Ilya sat beside the bed and took his mother’s hand.
“Mom, it’s me. I came.”
Naila Viktorovna slowly turned her head. Tears stood in her eyes. She tried to say something, but only an unintelligible moan came out.
“Don’t worry, Mom. Everything will be all right.”
Liza stood to the side with Mishutka in her arms. The baby was sound asleep after the road. Her mother-in-law looked at them—at the daughter-in-law she had hurt so badly, and at the grandson she had never once seen.
Tears flowed down her cheeks even harder.
“She wants to apologize,” Liza said quietly. “I can see it in her eyes.”
Ilya nodded.
“Mom, don’t torture yourself. We’re family.”
They returned home a week later. Naila Viktorovna was still in the hospital, but the doctors promised to discharge her in a month. She would no longer be able to live independently—she needed constant care.
“We’ll take her in,” Ilya said that evening while they were putting Mishutka to bed.
“To Sochi?”
“Where else? She’s my mother.”
Liza was silent. Different feelings fought inside her chest—pity for the sick woman and fear that everything would go back to how it had been.
“Ilyusha, what if she starts again…”
“She won’t,” he shook his head. “You saw the way she looked at us. The illness changed her. She realized what she had done.”
“All right,” Liza took her husband’s hand. “But on one condition: at the first attempt to start a scandal, we take her to a nursing home.”
“Agreed.”
Naila Viktorovna arrived in Sochi in a wheelchair. Her speech had partially returned, her left arm barely moved, but she could walk with a cane.
At first, it was difficult for everyone. Liza cared for her mother-in-law, fed her, and helped her dress. In the evenings, Ilya massaged his mother’s arms and legs.
But there were no scandals. Naila Viktorovna seemed reborn.
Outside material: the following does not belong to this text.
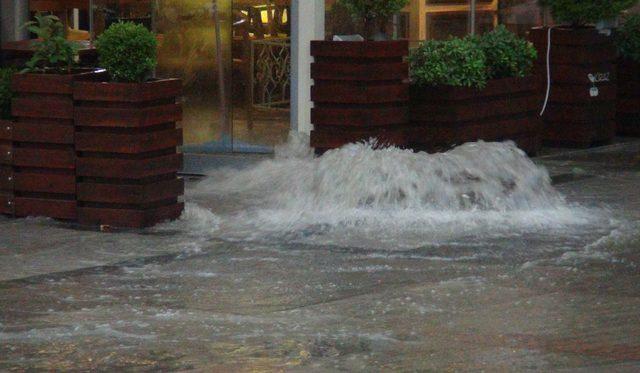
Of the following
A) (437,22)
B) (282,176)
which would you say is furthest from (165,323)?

She thanked them for every little thing, asked forgiveness for the past, and watched with tenderness as her grandson took his first steps around the room.
“Lizochka,” she said one evening, “forgive me, foolish woman that I was. I poisoned your life.”
“Let’s not talk about that,” Liza said while ironing laundry. “The main thing is that now we live peacefully.”
“Peacefully… You know, I understand now—that is happiness. Not when everyone is afraid of you, but when everyone loves one another.”
Liza looked up. There was such sincere pain on her mother-in-law’s face that her heart tightened.
“I understand, Naila Viktorovna.”
“Don’t call me Viktorovna. I’m your mother now. Unless, of course, you object.”
Liza smiled—for the first time in all the years she had known her mother-in-law, she smiled at her sincerely.
“I don’t object… Mom.”
And that evening, when Mishutka was asleep and Ilya was reading on the sofa, the two women sat in the kitchen over tea. Naila Viktorovna awkwardly held the cup with her bad hand, and Liza helped her. And in that home, where scandals had once thundered, peace finally reigned.
Sometimes you have to lose everything to understand what truly matters. And the only things that matter are love and family. Everything else is empty.